ASSIGNMENT - How many of the lines in the material underneath include the string "font"? State the number only.

▼

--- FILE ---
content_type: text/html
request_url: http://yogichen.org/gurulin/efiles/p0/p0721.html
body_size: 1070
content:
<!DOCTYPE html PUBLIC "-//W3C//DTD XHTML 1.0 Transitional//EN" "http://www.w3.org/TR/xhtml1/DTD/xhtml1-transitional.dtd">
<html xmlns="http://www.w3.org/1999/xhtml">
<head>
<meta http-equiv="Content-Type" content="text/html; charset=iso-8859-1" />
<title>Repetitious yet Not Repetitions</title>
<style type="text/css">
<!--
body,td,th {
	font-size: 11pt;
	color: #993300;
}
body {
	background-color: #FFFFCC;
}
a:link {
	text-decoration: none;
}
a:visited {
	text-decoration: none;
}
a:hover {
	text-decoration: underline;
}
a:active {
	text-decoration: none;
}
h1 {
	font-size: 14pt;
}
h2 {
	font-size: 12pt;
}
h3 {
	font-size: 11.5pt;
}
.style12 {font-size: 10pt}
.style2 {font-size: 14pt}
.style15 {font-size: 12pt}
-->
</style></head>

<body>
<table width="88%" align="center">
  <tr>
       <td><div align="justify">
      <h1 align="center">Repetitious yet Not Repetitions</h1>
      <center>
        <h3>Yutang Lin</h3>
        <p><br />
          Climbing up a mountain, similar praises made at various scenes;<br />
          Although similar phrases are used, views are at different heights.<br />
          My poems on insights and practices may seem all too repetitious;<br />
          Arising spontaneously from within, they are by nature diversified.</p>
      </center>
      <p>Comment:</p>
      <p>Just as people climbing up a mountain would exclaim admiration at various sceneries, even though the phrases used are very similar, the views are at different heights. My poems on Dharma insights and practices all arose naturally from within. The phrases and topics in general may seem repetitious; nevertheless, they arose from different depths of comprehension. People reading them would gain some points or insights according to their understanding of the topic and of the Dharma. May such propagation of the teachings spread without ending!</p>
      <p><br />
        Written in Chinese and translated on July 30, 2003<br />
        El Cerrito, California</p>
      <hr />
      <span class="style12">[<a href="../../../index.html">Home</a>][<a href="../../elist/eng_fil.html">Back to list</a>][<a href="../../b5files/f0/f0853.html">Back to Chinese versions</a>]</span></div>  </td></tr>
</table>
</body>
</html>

▲

ANSWER SECTION - 7